In Tehran, there is a small gift shop in the southeast corner of the old U.S. Embassy (the famous "Den of Spies," as it has been known since being converted to a Revolutionary Guards base after the 1979 revolution). Among the many less than enticing items it sells, next to gruesome postcards of "martyrs" from the Iran-Iraq War, is a bound set of reprinted U.S. diplomatic documents. Embassy staff shredded the documents frantically while the building was being overrun, but to no avail. Ayatollah Khomeini's volunteers laboriously pieced together the shredded cables the old-fashioned way, with tape, perhaps crying out "Aha!" every now and then when something incriminating turned up -- say, a memo revealing that the United States was sending the shah even more military equipment. The result, however, is an anthology of turgid, less-than-thrilling bureaucratese. When I visited a year ago, the copies sat dusty on the shelves.
How to Write a Cable
By Peter Galbraith
A Short History of Secrecy
By Margaret MacMillan
The 2011 wave of Arab revolutions has its own tranche of leaked U.S. diplomatic cables, though in the present case, they have come largely as prologue to revolution rather than as epilogue. Their only direct role in the revolutions was to provide further proof of the profligacy and corruption of erstwhile Tunisian President Zine el-Abidine Ben Ali, and perhaps also some measure of reassurance that the United States, too, knew he was a thief and scoundrel. Even the most cynical critics of the United States haven't found much in the WikiLeaks cables to condemn it. The cables are dutiful, intelligent, and maybe a tad officious. They are not prescient, but then again who was? Of the hundreds of cables leaked from Cairo, Tunis, and Tripoli, not one predicts imminent collapse, nor anything beyond a slow, eventual (if not untroubled) transition of power.
So the obvious question is: What has the State Department been up to all these years? And have these cables, leaked with such fanfare, been rendered moot by the revolutions? The impression that emerges from reviewing the cables now is not so much that the revolutions have rendered them dull and obsolete, but that they have rendered the United States itself -- and its gradualist approach -- dull and obsolete. U.S. diplomats cared about all the right things, but apparently had no power to make them happen because their perceived clout wasn't enough to persuade anyone to reform. Or, alternately, they understood the fault lines, but diplomatic imperatives forced them to keep relationships intact, instead of proceeding on a course of marginal, linear improvements.
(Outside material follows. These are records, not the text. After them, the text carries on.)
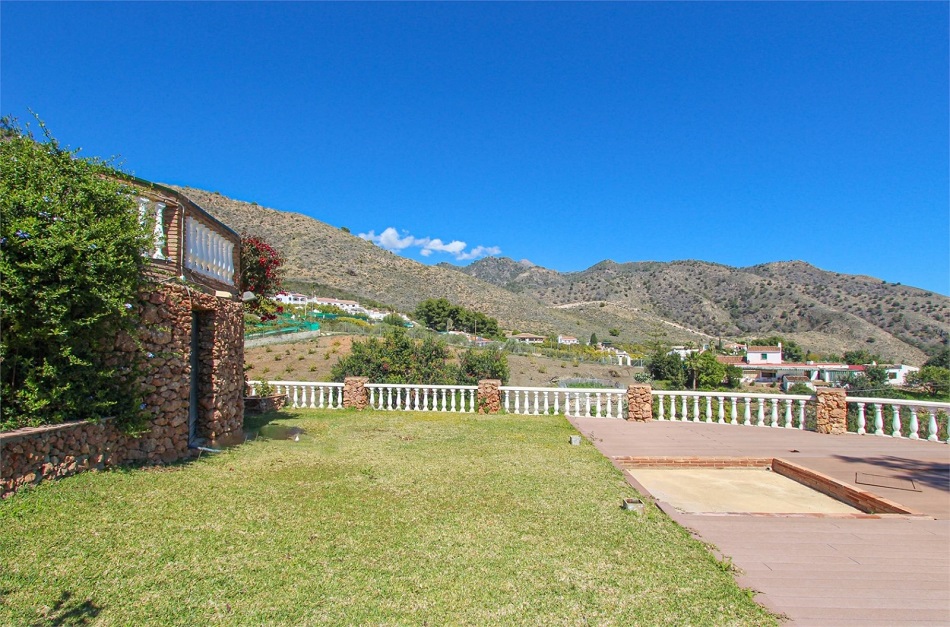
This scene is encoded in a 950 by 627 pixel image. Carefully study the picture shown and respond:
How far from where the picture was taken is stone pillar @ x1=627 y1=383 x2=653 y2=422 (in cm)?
1039

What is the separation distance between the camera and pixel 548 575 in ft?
11.3

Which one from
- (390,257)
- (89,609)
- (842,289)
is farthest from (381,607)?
(842,289)

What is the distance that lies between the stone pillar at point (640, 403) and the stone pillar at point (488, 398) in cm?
282

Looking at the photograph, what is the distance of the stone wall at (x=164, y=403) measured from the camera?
4.38 meters

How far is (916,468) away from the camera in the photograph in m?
6.66

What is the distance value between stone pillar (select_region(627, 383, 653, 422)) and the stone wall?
725cm

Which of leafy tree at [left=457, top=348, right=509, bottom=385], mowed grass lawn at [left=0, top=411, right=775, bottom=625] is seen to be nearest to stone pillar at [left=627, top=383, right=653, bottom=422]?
mowed grass lawn at [left=0, top=411, right=775, bottom=625]

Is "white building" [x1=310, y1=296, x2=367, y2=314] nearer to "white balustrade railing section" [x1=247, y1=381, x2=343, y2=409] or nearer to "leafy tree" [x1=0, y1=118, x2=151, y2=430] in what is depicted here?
"white balustrade railing section" [x1=247, y1=381, x2=343, y2=409]

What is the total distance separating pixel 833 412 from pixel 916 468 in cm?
261

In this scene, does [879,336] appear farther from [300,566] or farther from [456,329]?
[300,566]

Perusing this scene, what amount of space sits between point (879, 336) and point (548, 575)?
73.8 m

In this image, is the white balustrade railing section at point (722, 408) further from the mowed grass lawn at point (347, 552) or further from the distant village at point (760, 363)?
the distant village at point (760, 363)

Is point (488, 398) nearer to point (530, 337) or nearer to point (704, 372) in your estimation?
point (704, 372)

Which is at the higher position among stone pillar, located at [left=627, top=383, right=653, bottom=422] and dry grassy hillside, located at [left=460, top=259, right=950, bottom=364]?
dry grassy hillside, located at [left=460, top=259, right=950, bottom=364]
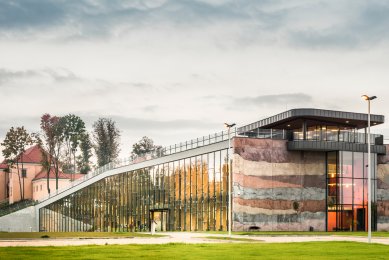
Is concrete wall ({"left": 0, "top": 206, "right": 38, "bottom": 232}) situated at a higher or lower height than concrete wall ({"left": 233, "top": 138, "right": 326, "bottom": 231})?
lower

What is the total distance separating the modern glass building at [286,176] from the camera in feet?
194

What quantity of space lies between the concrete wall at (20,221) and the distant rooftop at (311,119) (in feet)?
152

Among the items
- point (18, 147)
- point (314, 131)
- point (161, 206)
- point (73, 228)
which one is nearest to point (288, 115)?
point (314, 131)

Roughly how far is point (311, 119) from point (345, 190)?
25.7 feet

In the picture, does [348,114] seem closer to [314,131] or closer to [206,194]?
[314,131]

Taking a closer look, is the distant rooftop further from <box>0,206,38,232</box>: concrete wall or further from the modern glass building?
<box>0,206,38,232</box>: concrete wall

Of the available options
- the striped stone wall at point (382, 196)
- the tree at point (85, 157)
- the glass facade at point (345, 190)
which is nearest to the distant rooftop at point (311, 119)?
the glass facade at point (345, 190)

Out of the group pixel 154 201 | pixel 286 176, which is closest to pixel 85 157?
pixel 154 201

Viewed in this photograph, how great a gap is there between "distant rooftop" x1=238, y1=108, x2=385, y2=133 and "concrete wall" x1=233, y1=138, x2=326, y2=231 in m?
2.92

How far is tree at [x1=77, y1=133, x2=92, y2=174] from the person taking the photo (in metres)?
132

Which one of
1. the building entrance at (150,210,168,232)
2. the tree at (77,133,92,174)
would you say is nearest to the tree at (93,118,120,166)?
the tree at (77,133,92,174)

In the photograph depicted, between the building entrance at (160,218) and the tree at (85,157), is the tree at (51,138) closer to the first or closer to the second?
the tree at (85,157)

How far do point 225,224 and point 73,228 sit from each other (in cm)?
4155

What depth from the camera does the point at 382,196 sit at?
64.4 meters
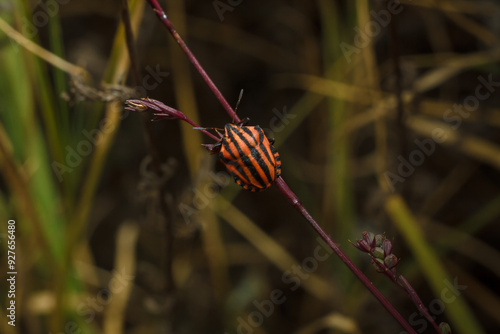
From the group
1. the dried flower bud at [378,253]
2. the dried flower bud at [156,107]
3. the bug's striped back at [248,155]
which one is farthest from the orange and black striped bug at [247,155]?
the dried flower bud at [378,253]

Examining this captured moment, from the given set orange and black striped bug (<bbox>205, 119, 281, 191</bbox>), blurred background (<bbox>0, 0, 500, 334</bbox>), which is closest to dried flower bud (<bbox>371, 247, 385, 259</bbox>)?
orange and black striped bug (<bbox>205, 119, 281, 191</bbox>)

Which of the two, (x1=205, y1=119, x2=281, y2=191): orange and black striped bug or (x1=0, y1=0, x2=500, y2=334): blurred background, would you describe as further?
(x1=0, y1=0, x2=500, y2=334): blurred background

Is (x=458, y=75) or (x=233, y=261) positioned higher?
(x=458, y=75)

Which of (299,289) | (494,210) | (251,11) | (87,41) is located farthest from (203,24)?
(494,210)

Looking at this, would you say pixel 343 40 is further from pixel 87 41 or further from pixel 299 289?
pixel 87 41

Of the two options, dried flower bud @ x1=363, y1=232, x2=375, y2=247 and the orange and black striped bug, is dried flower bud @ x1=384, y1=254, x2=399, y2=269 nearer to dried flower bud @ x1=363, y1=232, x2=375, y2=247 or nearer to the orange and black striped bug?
dried flower bud @ x1=363, y1=232, x2=375, y2=247

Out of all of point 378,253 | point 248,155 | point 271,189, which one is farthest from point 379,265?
point 271,189

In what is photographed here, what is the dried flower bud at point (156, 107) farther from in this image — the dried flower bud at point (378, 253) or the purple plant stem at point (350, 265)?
the dried flower bud at point (378, 253)

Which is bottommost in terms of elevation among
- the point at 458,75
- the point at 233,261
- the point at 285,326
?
the point at 285,326
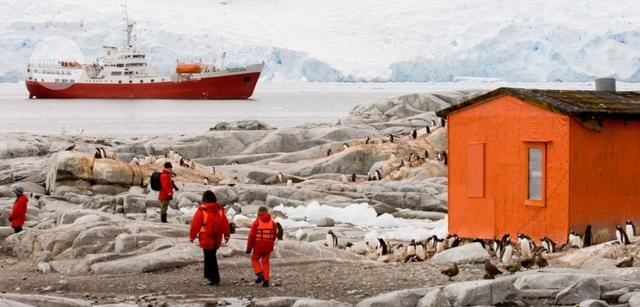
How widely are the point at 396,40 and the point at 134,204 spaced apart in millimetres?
115349

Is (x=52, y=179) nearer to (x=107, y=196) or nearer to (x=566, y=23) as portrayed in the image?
(x=107, y=196)

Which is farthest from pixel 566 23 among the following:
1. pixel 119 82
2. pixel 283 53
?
pixel 119 82

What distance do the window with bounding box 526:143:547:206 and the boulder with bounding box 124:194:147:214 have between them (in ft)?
28.1

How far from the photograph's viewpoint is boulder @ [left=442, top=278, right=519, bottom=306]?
11.0 metres

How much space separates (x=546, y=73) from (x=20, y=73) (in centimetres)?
6255

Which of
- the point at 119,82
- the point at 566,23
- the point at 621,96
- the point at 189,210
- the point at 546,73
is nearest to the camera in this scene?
the point at 621,96

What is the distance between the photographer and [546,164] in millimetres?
16656

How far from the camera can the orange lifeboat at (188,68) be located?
10644cm

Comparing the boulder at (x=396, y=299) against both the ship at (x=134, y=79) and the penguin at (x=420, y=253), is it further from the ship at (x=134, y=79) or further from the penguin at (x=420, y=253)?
the ship at (x=134, y=79)

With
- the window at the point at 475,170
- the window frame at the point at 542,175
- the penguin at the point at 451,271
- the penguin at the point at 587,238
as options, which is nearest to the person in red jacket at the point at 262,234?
the penguin at the point at 451,271

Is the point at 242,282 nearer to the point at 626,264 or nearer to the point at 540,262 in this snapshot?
the point at 540,262

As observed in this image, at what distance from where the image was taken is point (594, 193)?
54.9 ft

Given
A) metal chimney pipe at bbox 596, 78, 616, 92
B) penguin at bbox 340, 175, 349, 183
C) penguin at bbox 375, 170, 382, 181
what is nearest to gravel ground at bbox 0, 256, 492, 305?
metal chimney pipe at bbox 596, 78, 616, 92

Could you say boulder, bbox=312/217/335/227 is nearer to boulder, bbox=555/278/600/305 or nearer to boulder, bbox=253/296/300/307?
boulder, bbox=253/296/300/307
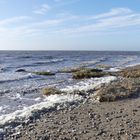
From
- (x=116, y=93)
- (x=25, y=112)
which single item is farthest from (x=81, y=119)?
(x=116, y=93)

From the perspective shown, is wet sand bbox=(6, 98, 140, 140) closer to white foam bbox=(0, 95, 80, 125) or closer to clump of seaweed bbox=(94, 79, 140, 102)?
white foam bbox=(0, 95, 80, 125)

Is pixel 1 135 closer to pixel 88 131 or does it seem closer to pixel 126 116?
pixel 88 131

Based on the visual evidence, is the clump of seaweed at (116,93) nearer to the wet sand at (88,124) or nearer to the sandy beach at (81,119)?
the sandy beach at (81,119)

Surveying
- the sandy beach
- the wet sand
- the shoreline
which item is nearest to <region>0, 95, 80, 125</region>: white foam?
the sandy beach

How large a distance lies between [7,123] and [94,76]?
22645 millimetres

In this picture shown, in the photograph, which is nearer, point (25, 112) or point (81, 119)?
point (81, 119)

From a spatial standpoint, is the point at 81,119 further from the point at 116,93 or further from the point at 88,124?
the point at 116,93

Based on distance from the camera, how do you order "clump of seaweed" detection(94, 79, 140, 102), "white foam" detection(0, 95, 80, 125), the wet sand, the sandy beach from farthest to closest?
"clump of seaweed" detection(94, 79, 140, 102), "white foam" detection(0, 95, 80, 125), the sandy beach, the wet sand

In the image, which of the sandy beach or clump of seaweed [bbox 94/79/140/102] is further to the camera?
clump of seaweed [bbox 94/79/140/102]

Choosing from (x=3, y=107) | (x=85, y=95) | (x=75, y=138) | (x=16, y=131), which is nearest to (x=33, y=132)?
(x=16, y=131)

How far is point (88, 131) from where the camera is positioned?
11.9 metres

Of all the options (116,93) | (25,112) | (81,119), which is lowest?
(25,112)

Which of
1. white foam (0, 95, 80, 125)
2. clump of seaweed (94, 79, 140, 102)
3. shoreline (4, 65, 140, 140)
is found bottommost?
white foam (0, 95, 80, 125)

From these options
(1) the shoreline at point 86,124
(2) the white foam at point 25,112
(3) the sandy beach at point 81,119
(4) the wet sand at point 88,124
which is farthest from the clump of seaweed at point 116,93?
(2) the white foam at point 25,112
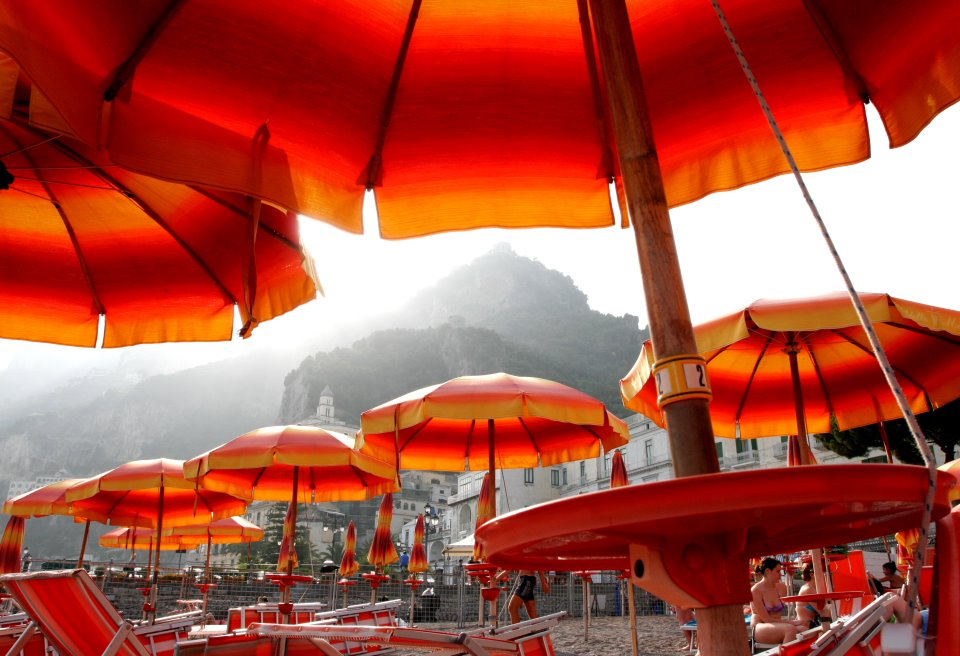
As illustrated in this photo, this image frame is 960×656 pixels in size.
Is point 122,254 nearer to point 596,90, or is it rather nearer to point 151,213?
point 151,213

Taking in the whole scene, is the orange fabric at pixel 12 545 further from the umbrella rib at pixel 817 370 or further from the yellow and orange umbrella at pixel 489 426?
the umbrella rib at pixel 817 370

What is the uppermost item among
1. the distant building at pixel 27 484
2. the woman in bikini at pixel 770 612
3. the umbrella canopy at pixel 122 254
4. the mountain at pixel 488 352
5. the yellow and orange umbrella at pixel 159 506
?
the mountain at pixel 488 352

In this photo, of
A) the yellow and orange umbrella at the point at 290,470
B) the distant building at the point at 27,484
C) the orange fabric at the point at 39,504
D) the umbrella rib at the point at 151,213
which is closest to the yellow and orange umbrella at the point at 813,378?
the umbrella rib at the point at 151,213

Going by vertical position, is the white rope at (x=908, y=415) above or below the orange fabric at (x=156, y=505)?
below

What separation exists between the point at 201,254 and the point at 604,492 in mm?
3272

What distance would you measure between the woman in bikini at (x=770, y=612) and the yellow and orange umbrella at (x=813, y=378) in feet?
4.21

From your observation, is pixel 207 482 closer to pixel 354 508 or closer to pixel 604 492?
pixel 604 492

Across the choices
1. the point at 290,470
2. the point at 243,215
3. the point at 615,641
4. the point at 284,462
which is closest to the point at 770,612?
the point at 284,462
In any case, their approach did remarkably little. The authors of the cables don't sound like agents of a superpower. They sound like Canadians, with better access.
The questions the diplomats asked are obvious and hoary: What comes next after the current generation of Arab autocrats? How can we maintain relations between Foggy Bottom and the politicians and military men who might plausibly take power? These concerns are not just realpolitik, either. The diplomats meet with and express dignified concern for members of democracy and civil society groups, and they correctly detect and diagnose outrages like police brutality and brazen corruption that are corroding the authority of their partner governments. But now that we know the fate of Ben Ali and Egypt's former president, Hosni Mubarak, the cables read as a catalog of failed overtures and suggestions, ultimately ineffectual, to get these leaders to reform fast enough to avoid revolution. Cables from places like Libya, Bahrain, and Oman were even less urgent about the need for democratic and popular reforms, though perhaps merely because none of those places ever had much democracy activism in the first place.
The problem was not one of knowledge. Diplomats knew perfectly well that Egypt and Tunisia had huge long-term troubles, and in the former case they repeatedly identify many of the exact grievances of the Tahrir protesters as flashpoints for future dispute. They knew that lack of democratic reform was a major issue, and the cables show a touching concern for "democracy promotion" and progress of human rights groups, including those with Islamist inclinations. In Tunisia, they urged "a strong focus on democratic reform and respect for human rights," but with the caveat that "Major change in Tunisia will have to wait for Ben Ali's departure."